** BEGIN **
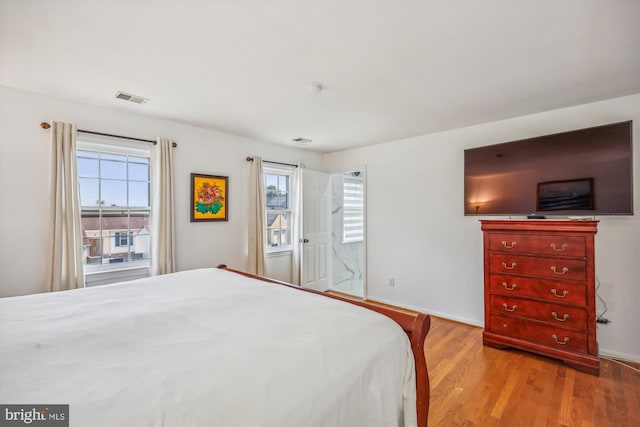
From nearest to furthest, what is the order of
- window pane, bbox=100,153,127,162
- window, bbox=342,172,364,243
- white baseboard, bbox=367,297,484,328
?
window pane, bbox=100,153,127,162 < white baseboard, bbox=367,297,484,328 < window, bbox=342,172,364,243

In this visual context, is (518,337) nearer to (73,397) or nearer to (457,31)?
(457,31)

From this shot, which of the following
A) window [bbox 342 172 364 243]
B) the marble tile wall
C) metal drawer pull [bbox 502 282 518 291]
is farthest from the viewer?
window [bbox 342 172 364 243]

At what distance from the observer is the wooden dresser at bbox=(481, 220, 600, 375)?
2.38m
** END **
▶ WORK INSTRUCTIONS
Reproduce verbatim the material from the line containing "From this shot, which of the following" up to and including the final line of the material.

▶ SOLVED EXERCISE
From this shot, which of the following
A) window [bbox 342 172 364 243]
B) the marble tile wall
C) metal drawer pull [bbox 502 282 518 291]
is farthest from the viewer?
window [bbox 342 172 364 243]

At what distance from the observer is the wooden dresser at bbox=(481, 220, 600, 375)?
2.38m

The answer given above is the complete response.